Until recently, the focus toward solving obesity was on fad diets and possible designer drugs, according to Kelly Brownell, director of the Rudd Center for Food Policy & Obesity at Yale University in New Haven, Connecticut. Those won’t work on a national scale because obesity is difficult to reverse once established, he said.
Now that public-health authorities have targeted obesity as a driver of illness and death, akin to smoking or traffic fatalities, they are increasingly finding ways to change the environment to encourage healthier eating and physical-activity habits early in life, he said.
Obesity has been shown to boost the risk of heart disease, diabetes, some cancers, osteoarthritis, sleep apnea and stroke, the CDC has said.

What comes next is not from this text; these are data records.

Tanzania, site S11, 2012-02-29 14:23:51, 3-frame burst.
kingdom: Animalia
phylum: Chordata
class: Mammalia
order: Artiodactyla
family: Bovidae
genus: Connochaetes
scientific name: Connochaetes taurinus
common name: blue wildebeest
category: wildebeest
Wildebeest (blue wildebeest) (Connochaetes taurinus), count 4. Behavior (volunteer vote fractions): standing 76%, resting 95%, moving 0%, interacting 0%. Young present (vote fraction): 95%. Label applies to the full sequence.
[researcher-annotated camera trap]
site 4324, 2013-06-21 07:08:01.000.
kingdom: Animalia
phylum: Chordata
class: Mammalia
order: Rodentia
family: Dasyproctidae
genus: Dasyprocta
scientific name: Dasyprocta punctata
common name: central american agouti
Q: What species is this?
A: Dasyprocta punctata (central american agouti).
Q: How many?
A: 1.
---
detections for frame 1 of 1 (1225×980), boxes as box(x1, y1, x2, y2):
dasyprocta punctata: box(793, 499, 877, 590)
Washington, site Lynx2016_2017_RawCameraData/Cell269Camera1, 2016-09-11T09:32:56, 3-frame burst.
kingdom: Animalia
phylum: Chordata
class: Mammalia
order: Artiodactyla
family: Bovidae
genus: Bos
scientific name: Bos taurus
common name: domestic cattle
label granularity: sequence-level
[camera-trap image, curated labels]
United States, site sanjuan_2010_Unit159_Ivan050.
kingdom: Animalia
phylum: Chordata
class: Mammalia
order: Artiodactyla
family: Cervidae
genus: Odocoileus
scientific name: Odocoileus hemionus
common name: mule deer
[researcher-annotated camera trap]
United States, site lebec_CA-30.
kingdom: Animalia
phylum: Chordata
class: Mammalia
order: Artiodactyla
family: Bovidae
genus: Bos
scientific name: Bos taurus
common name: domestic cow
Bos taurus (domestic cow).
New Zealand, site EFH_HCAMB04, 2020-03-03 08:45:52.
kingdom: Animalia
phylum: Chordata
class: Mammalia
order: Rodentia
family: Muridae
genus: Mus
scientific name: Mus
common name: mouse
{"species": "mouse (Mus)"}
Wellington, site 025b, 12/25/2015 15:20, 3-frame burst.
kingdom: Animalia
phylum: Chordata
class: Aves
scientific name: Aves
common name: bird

Americans spend about $147 billion a year on obesity-related health costs.
“It was all about how to remedy obesity once it occurred; the problem is it is a really hard problem to reverse, so you want to prevent it,” Rudd Center’s Brownell said.
The U.S. Health and Human Services department has awarded more than $119 million to states and territories for programs to reduce obesity since 2009, including increasing physical activity and improved nutrition.
More than a dozen states have also banned soda from school vending machines and lunch lines, and some restaurant chains, including McDonald’s, Chick-fil-A and Darden Restaurants, have committed to cut calories in their foods.
According to the reports, men became more obese in the latest decade, rising to 35.5 percent at the end of the decade from 27.5 percent. The rate among women didn’t significantly change over the time period, finishing at 35.8 percent.
Among all sexes and age groups, women 60 and older had the highest prevalence, with 42.3 percent.
Obesity rates for boys ages 2 to 19 rose to 18.6 percent in 2009-2010 from 14 percent in 1999-2000, while the rate for girls was little changed at 15 percent.
One reason why boys may be getting obese faster than girls is the ever-growing use of video games, the Internet, and electronic devices, said Jacob Warman, chief of endocrinology at the Brooklyn Hospital Center in New York.